> [Work instruction]
Please continue the text on the robot runtime window design from where it stops. The material below is not part of that text.

> [Page text]
The agent loop is NOT autonomous by default. It runs one "turn" per user message:

User sends a message (e.g., "Move forward until you detect an obstacle")
The model observes sensor state + images
The model calls tool(s) (e.g., move_forward)
The board executes, sensor state updates
The model observes the new state
If the model calls more tools, loop back to step 4
When the model responds with text only (no tool calls), the turn is done
The user can send another message for the next turn

The model may iterate multiple times within a single turn — calling tools, observing results, calling more tools. This is the "agentic" part. But a new user message is required to start a new turn. The model does not autonomously decide to keep acting after finishing a turn.

Step 5: Tauri Commands for Runtime

#[tauri::command]
pub async fn runtime_send_message(
    state: tauri::State<'_, AppState>,
    message: String,
    on_event: Channel<AgentEvent>,
) -> Result<(), String> {
    // Get the agent loop from state
    // Run a turn with the user's message
    // Stream AgentEvents to the frontend via Channel
}

#[tauri::command]
pub async fn runtime_kill(
    state: tauri::State<'_, AppState>,
) -> Result<(), String> {
    // Kill the agent loop
    // Send CMD:stop to the board
    // Close serial connection
    // Close the runtime window
}

Step 6: Runtime Chat UI

The left side of the runtime window is a chat interface similar to the code chat (Phase 4) but with additional elements:

Message types

User messages: Glass Strong with purple tint, right-aligned
Model responses: Glass Standard, left-aligned. The model explains what it observes and why it's acting.
Tool call pills: Inline capsule-shaped indicators showing each tool call:

┌───────────────────────────────────────┐
│  I can see clear space ahead. Moving  │
│  forward at 60% speed.                │
│                                       │
│  ┌─ ◉ move_forward speed=60 ──────┐  │
│  └─────────────────────────────────┘  │
│                                       │
│  Obstacle detected at 12cm. Stopping. │
│                                       │
│  ┌─ ◉ stop ───────────────────────┐  │
│  └─────────────────────────────────┘  │
│                                       │
│  I've stopped. The front distance     │
│  sensor reads 12cm. Should I turn     │
│  and find an alternate path?          │
└───────────────────────────────────────┘

Tool call pill styling:

Cyan-tinted glass for serial write commands
Green border + checkmark for successful execution
Red border + X for failed execution
Shows: tool name + key parameters
Brief pulse animation on creation (1s ease-out)

Input capsule

Same design as the code chat input but with the Kill button adjacent:

Input capsule: Glass Standard, placeholder "Tell the robot what to do..."
Kill button: large, red-tinted glass, always visible, always enabled. Text: "KILL" or a stop icon.
Keyboard shortcut: Escape triggers kill

While the agent loop is running (executing a turn), the input is disabled and shows a pulsing cyan border.

> [Saved entries]

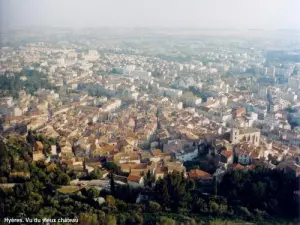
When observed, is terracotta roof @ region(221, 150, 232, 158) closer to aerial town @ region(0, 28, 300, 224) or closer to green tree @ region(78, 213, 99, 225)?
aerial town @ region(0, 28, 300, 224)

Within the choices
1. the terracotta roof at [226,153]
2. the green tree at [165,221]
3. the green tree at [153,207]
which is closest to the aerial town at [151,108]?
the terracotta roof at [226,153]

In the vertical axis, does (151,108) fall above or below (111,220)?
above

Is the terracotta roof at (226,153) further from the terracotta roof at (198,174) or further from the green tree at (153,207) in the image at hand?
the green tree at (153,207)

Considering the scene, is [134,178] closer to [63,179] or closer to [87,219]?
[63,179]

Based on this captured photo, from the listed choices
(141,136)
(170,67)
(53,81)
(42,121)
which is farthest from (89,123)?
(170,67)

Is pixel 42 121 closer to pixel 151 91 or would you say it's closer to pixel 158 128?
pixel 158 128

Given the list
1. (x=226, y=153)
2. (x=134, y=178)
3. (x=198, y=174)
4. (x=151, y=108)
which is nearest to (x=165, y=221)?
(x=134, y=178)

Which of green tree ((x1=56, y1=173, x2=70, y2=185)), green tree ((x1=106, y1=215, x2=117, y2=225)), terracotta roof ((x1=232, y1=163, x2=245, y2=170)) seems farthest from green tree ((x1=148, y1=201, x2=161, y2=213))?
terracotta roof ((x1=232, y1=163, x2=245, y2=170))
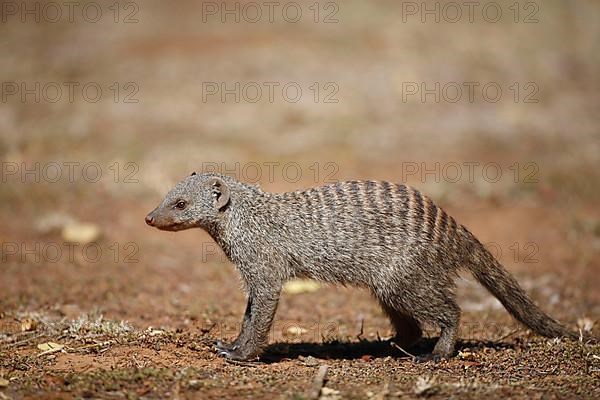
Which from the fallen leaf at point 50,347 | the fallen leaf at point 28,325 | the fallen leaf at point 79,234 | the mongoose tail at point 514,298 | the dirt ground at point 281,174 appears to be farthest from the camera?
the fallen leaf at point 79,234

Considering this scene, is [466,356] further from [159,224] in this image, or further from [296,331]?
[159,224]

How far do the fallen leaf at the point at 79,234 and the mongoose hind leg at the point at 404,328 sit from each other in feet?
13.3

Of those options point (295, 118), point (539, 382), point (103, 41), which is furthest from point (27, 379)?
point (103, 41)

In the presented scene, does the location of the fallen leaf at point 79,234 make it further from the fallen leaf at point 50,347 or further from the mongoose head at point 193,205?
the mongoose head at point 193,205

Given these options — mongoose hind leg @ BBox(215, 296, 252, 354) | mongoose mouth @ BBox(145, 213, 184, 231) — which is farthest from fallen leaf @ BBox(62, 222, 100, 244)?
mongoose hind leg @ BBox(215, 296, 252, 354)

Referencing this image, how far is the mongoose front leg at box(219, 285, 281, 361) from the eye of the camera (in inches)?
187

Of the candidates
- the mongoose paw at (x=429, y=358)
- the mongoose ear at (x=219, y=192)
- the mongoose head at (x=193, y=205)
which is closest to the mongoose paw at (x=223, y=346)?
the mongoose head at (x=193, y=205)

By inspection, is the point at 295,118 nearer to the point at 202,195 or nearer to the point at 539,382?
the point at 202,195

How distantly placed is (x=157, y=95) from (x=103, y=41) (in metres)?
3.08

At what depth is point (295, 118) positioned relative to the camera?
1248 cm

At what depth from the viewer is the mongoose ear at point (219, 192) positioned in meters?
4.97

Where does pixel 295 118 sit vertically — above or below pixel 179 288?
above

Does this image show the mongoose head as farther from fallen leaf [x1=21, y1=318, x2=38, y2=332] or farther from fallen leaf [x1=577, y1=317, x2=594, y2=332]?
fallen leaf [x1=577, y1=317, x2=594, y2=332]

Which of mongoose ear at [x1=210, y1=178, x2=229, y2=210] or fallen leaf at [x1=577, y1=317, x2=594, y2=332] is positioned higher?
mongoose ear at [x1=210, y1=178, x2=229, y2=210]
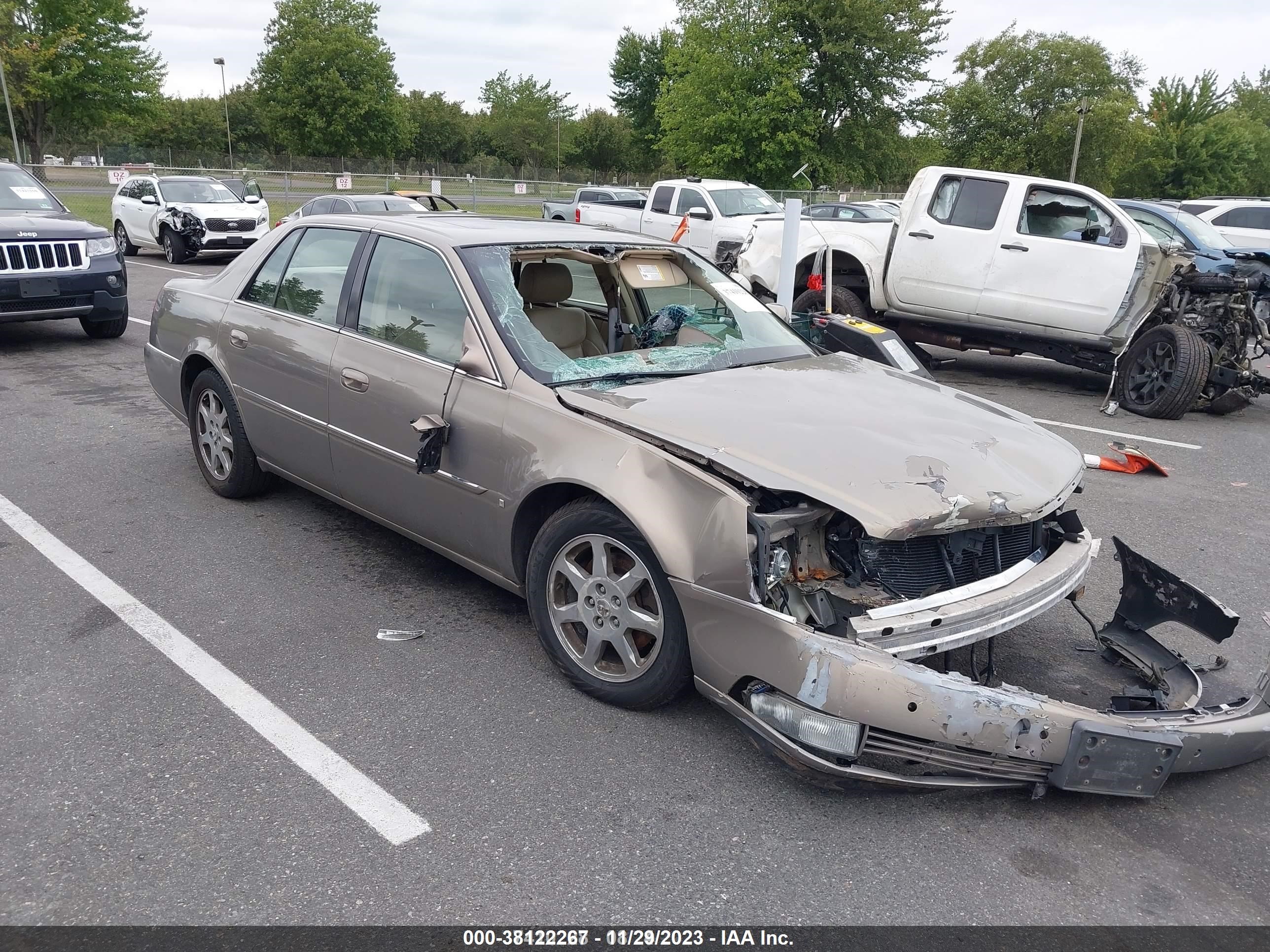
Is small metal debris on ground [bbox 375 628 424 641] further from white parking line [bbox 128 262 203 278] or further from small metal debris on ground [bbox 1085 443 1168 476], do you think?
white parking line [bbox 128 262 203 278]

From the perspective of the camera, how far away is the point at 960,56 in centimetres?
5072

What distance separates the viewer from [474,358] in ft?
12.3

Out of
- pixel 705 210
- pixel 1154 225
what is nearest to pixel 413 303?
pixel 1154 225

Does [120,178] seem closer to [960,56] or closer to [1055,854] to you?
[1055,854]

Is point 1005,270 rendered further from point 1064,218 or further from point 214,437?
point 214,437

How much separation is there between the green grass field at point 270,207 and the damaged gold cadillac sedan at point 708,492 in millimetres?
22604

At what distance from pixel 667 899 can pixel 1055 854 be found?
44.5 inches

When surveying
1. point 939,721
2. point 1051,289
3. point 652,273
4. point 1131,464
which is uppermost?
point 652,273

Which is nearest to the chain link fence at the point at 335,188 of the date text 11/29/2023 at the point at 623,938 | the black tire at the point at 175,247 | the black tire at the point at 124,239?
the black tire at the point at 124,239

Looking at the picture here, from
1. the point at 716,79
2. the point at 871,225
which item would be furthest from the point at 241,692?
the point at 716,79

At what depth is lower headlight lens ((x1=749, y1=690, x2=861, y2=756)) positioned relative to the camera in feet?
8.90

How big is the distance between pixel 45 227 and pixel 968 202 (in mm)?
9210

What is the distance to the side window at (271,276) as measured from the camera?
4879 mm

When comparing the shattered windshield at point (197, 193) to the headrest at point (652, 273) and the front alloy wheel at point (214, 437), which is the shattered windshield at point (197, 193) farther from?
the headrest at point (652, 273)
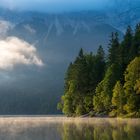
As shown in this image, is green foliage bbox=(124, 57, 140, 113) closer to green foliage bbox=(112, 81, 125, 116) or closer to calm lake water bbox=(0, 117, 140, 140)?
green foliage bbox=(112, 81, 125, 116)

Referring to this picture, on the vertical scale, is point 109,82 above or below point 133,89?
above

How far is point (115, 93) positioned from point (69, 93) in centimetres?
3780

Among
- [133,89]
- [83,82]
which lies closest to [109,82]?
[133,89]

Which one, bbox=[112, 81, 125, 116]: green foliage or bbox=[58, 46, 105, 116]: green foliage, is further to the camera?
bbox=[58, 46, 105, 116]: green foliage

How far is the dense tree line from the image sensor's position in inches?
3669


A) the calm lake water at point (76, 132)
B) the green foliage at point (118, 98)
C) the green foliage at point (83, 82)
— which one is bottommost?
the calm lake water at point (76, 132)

> [Task output]
Loading/running state

While the model is thinking:

A small pulsing dot appears in the chat area
The input capsule border pulses in cyan
The Kill button remains active

Step 7: Kill Button Implementation

The Kill button is the most important safety control. It must be always reachable, always functional, and always fast.

// Kill is NOT an async operation — it must complete immediately
pub fn kill_runtime(state: &AppState) {
    // 1. Set the running flag to false (stops the agent loop)
    if let Some(ref agent) = state.agent_loop {
        agent.kill();
    }
    
    // 2. Send CMD:stop to the board (synchronous serial write)
    if let Some(ref serial) = state.serial_manager {
        serial.send_command("CMD:stop").ok(); // ignore errors — best effort
    }
    
    // 3. Close serial connection
    if let Some(ref serial) = state.serial_manager {
        serial.stop();
    }
}

Escape key binding: Register a global keyboard shortcut in the runtime window:

// In the runtime window setup
runtime_window.on_window_event(move |event| {
    if let tauri::WindowEvent::KeyboardInput { event, .. } = event {
        if event.physical_key == PhysicalKey::Code(KeyCode::Escape) {
            kill_runtime(&state);
        }
    }
});

Also bind it on the frontend side as a backup:

useEffect(() => {
  const handler = (e: KeyboardEvent) => {
    if (e.key === "Escape") {
      invoke("runtime_kill");
    }
  };
  window.addEventListener("keydown", handler);
  return () => window.removeEventListener("keydown", handler);
}, []);

Step 8: Connect Flash → Runtime Transition

Update the flash success flow from Phase 5:

After a successful flash:

Show "Flashed successfully" for 2 seconds
Show a "Start Runtime" button
On click, call open_runtime_window
The runtime window opens with serial connected and sensors streaming
The user can type their first message to begin controlling the robot

Do NOT auto-start the runtime. The user explicitly transitions by clicking.

Step 9: Verify

Flash a sketch to a board with sensors and actuators
Click "Start Runtime" — the runtime window opens
Serial monitor shows live sensor data on the right panel
Sensor state panel shows parsed values
Type "Move forward slowly" — the model calls move_forward with low speed
A cyan tool call pill appears in the chat
The board moves, sensor values update
The model observes new sensor data and responds with text
Type "Stop" — the model calls stop
Press Escape — immediate emergency stop, all motors halt
Click the Kill button — same as Escape
Close the runtime window — serial connection closes, board gets CMD:stop

Multi-tool-call verification

Type "Explore the area — move forward, check for obstacles, turn if blocked."

The model should issue multiple tool calls per turn
Each tool call shows as a pill in the chat
The model reads updated sensor data between calls
The conversation flows naturally with explanations

Common Issues

Model doesn't call tools: Ensure the tools are included in the CompletionRequest. Check that the tool definitions match the provider's expected format. Ollama uses a different tool format than OpenAI — the provider trait must translate.

Agent loop never terminates a turn: Add a maximum iteration count (e.g., 10 tool calls per turn). If the model keeps calling tools, force-stop and tell the user.

Sensor data is stale in model context: The context is assembled at the start of each model call. If the model calls a tool and wants fresh data, it should call read_sensor_state. The context assembler uses the latest data at assembly time.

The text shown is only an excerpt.